**Dataset:**
• • • • • • •

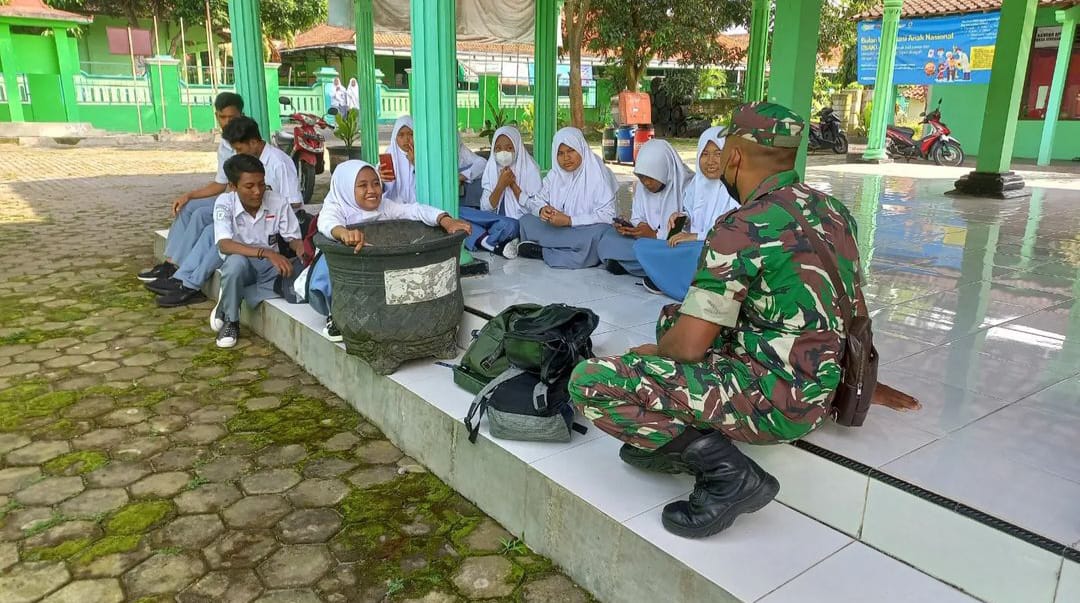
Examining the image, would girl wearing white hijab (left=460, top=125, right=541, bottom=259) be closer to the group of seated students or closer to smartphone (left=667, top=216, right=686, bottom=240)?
the group of seated students

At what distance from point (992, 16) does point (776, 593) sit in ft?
48.4

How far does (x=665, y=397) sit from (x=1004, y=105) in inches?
323

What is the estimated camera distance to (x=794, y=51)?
4.99m

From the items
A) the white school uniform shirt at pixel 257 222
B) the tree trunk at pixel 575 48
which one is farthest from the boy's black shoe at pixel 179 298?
the tree trunk at pixel 575 48

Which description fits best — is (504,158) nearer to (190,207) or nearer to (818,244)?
(190,207)

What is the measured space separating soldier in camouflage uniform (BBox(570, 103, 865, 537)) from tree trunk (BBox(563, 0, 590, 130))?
605 inches

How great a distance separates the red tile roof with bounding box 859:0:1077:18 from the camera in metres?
13.3

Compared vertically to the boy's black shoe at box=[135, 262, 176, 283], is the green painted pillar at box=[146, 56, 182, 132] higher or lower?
higher

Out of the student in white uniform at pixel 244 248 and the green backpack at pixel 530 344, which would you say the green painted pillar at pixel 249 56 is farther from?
the green backpack at pixel 530 344

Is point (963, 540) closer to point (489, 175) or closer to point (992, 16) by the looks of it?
point (489, 175)

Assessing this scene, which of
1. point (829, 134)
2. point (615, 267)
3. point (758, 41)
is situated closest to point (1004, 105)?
point (758, 41)

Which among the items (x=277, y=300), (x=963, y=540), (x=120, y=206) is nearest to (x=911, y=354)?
(x=963, y=540)

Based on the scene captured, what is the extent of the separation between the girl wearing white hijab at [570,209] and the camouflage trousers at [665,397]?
269 cm

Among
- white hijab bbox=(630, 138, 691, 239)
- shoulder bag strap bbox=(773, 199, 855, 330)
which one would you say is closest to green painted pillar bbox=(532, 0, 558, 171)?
white hijab bbox=(630, 138, 691, 239)
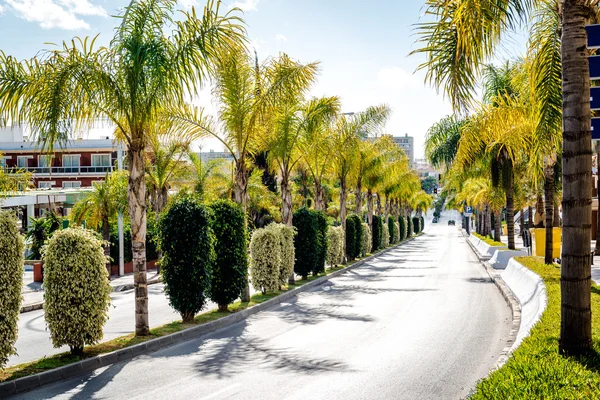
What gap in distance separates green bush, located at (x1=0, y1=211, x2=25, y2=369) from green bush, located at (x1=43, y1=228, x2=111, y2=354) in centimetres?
111

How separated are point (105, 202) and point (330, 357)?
21048mm

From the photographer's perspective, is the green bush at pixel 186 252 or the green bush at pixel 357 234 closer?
the green bush at pixel 186 252

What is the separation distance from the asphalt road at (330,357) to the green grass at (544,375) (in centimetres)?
108

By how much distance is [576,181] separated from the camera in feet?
25.4

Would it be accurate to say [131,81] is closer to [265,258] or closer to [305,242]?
[265,258]

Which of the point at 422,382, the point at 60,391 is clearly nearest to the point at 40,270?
the point at 60,391

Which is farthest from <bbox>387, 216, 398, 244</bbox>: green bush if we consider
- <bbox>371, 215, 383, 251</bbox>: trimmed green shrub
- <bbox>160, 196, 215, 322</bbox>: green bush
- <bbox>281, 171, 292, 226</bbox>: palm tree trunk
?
<bbox>160, 196, 215, 322</bbox>: green bush

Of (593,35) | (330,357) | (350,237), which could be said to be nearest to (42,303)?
(330,357)

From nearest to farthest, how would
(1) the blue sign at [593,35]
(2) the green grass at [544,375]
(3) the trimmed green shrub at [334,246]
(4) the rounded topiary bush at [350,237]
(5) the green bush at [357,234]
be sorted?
1. (2) the green grass at [544,375]
2. (1) the blue sign at [593,35]
3. (3) the trimmed green shrub at [334,246]
4. (4) the rounded topiary bush at [350,237]
5. (5) the green bush at [357,234]

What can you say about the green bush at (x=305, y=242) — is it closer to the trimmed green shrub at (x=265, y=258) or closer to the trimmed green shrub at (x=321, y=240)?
the trimmed green shrub at (x=321, y=240)

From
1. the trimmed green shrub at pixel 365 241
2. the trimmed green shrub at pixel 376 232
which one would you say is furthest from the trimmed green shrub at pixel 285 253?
the trimmed green shrub at pixel 376 232

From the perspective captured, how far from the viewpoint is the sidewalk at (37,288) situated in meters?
19.6

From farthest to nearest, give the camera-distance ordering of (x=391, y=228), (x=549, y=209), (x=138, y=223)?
(x=391, y=228), (x=549, y=209), (x=138, y=223)

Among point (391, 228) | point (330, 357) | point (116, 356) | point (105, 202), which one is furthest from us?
point (391, 228)
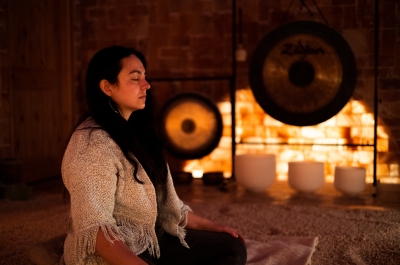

• • • • • • •

**Aim of the task:**
Put the items from the line containing "Which of the" through the end of the items into a two-column CSV with the headers item and answer, one row per item, and leave out the pictures. Enclose each field in quotes and replace any line breaks inside it with spaces.

**Solution to this exercise:**
item,answer
"Which of the point at 422,382, the point at 60,391 is clearly nearest to the point at 40,270?","the point at 60,391"
"Which is farthest from <bbox>387, 216, 398, 244</bbox>: green bush if we consider - <bbox>371, 215, 383, 251</bbox>: trimmed green shrub - <bbox>160, 196, 215, 322</bbox>: green bush - <bbox>281, 171, 292, 226</bbox>: palm tree trunk ?","<bbox>160, 196, 215, 322</bbox>: green bush"
"Of (593,35) | (330,357) | (350,237), which could be said to be nearest to (42,303)?","(330,357)"
"From nearest to farthest, how would (1) the blue sign at [593,35] (2) the green grass at [544,375] (3) the trimmed green shrub at [334,246] (4) the rounded topiary bush at [350,237] (5) the green bush at [357,234] be sorted?","1. (2) the green grass at [544,375] 2. (1) the blue sign at [593,35] 3. (3) the trimmed green shrub at [334,246] 4. (4) the rounded topiary bush at [350,237] 5. (5) the green bush at [357,234]"
"What can you say about the green bush at (x=305, y=242) — is it closer to the trimmed green shrub at (x=265, y=258) or closer to the trimmed green shrub at (x=321, y=240)?","the trimmed green shrub at (x=321, y=240)"
"From 1. the trimmed green shrub at pixel 365 241 2. the trimmed green shrub at pixel 376 232 which one would you say is furthest from the trimmed green shrub at pixel 285 253?","the trimmed green shrub at pixel 376 232"
"From the perspective captured, how far from the viewpoint is the sidewalk at (37,288) situated in meters?","19.6"
"From farthest to nearest, give the camera-distance ordering of (x=391, y=228), (x=549, y=209), (x=138, y=223)?","(x=391, y=228), (x=549, y=209), (x=138, y=223)"
"Among point (391, 228) | point (330, 357) | point (116, 356) | point (105, 202), which one is furthest from us?","point (391, 228)"